Wenn NPD und Staat also gemeinsam darauf hinwirken, dass keine grenz- und nationalitätsübergreifenden
Kämpfe mehr stattfinden, dann bestünde die aktivste Gegenwehr gegen
beide darin, solche nach Kräften zu unterstützen.
Allerdings: "Erster Mai - Internationaler Kampftag der Arbeiterklasse"-
wie hohl, wie leer klingt das in einem Augenblick, wo den Arbeitenden das Ideal
des "Managers der eigenen Arbeitskraft" von allen Seiten angepriesen
wird. Solche SelbstmanagerInnen verkaufen sich auf dem Markt der meistbietenden
Firma. Wozu brauchen sie da eigentlich noch andere?

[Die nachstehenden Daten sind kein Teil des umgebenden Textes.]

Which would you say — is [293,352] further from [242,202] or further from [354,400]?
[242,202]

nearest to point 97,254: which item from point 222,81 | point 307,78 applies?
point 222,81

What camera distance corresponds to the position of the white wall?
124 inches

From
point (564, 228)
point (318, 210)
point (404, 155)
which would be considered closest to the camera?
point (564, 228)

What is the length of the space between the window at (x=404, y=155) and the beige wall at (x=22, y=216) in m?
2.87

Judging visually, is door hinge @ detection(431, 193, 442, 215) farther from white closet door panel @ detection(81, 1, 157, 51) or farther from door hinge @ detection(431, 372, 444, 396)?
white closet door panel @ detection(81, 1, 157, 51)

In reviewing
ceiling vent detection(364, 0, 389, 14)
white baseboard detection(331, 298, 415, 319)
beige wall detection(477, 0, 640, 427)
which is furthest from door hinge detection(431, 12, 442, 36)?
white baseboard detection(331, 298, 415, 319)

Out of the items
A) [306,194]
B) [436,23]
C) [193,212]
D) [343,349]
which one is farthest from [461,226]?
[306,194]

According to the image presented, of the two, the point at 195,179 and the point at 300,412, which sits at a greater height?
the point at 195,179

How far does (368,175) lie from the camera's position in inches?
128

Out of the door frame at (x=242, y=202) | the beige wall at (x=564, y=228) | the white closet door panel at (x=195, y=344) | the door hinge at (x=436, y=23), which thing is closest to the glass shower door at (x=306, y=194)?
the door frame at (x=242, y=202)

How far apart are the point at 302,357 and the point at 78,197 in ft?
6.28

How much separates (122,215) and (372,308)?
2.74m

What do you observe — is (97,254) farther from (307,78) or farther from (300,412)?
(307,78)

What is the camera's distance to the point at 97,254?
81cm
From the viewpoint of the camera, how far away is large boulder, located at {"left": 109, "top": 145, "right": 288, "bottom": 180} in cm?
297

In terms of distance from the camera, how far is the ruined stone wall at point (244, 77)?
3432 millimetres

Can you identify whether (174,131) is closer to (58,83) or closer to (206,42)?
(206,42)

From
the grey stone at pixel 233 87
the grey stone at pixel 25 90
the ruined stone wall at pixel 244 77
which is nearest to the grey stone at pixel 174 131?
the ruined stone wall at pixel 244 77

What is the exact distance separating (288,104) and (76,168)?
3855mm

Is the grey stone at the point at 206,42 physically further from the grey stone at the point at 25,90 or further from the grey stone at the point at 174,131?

"Der Erste Mai als internationaler Kampftag der Arbeiterklasse" ist
längst zum verwalteten Ritual aller möglichen und unmöglichen
Apparate, Bürokratien, Staaten und Sekten gemacht worden: ein verkrusteter
Feiertag über der glimmenden Asche der gescheiterten, steckengebliebenen,
verratenen, enteigneten proletarischen Kämpfe des vergangenen Jahrhunderts.
Diese Straße ist längst nicht mehr frei, sondern transportiert nur
noch einen langen Gespensterzug, den "Albtraum der toten Geschlechter"(Karl
Marx). Deswegen greifen nun auch die Nazis wieder ganz historisch-realistisch
nach ihm und werden zu diesem Zweck mit öffentlichen Verkehrsmitteln gratis
unter Polizeischutz herantransportiert. In Deutschland haben wir Proletarisierten
bis heute noch nicht einmal das Bewusstsein und die Kraft gefunden, diesen "Tag
der Deutschen Arbeit", Staatsfeiertag von Hitlers Gnaden, endlich kaputtzumachen,
abzuschaffen und revolutionär aufzuheben. Sowas wie nichtrituelle Kampftage
als Fete unserer wirklichen Bewegungen im Weltmaßstab einzuführen,
das stünde heute an.
Die Prosa des 2.Mai und aller folgenden Tage noch prosaischer, noch trostloser
zu machen, indem wir sie aussprechen - das ist alles, was wir der Lyrik vom
"Kampftag" und dem Trallalla von der hochmotivierten Aktivbürger-Lohnarbeiter-Unternehmer-Chimäre
einstweilen entgegenzusetzen haben.
Denn - nach dem Selbstverkauf fängt das Verkauftsein an. Und da wird sich
immer neu herausstellen, dass nur alle Verkauften zusammen gegen ihre Arbeitsbedingungen
etwas machen können. Dass sie jedenfalls unweigerlich verlieren, wenn sie
sich, wie z.B. in der BRD 1973 bei Ford in Köln, zuerst als Deutsche und
Türken statt als gemeinsam Arbeitende verstehen und gegeneinander vorgehen.
Es gibt immer Gelegenheiten zum Zusammenstehen, winzige Verknüpfungen von
Leuten, die bei dieser Gelegenheit sich klar machen, dass nicht Nationalitäten
sie zusammenhalten, sondern die gemeinsame Arbeitssituation. In solchen Augenblicken
bildet sich vielleicht die festeste Abwehr gegen alle Agenturen endgültiger
Atomisierung und Spaltung - ob staatlicher wie durch Schilys Gesetze oder überstaatlicher
wie Mahlers National-Lager-Parolen und unterstaatlicher wie Blut-Worchs Kameradenwahn.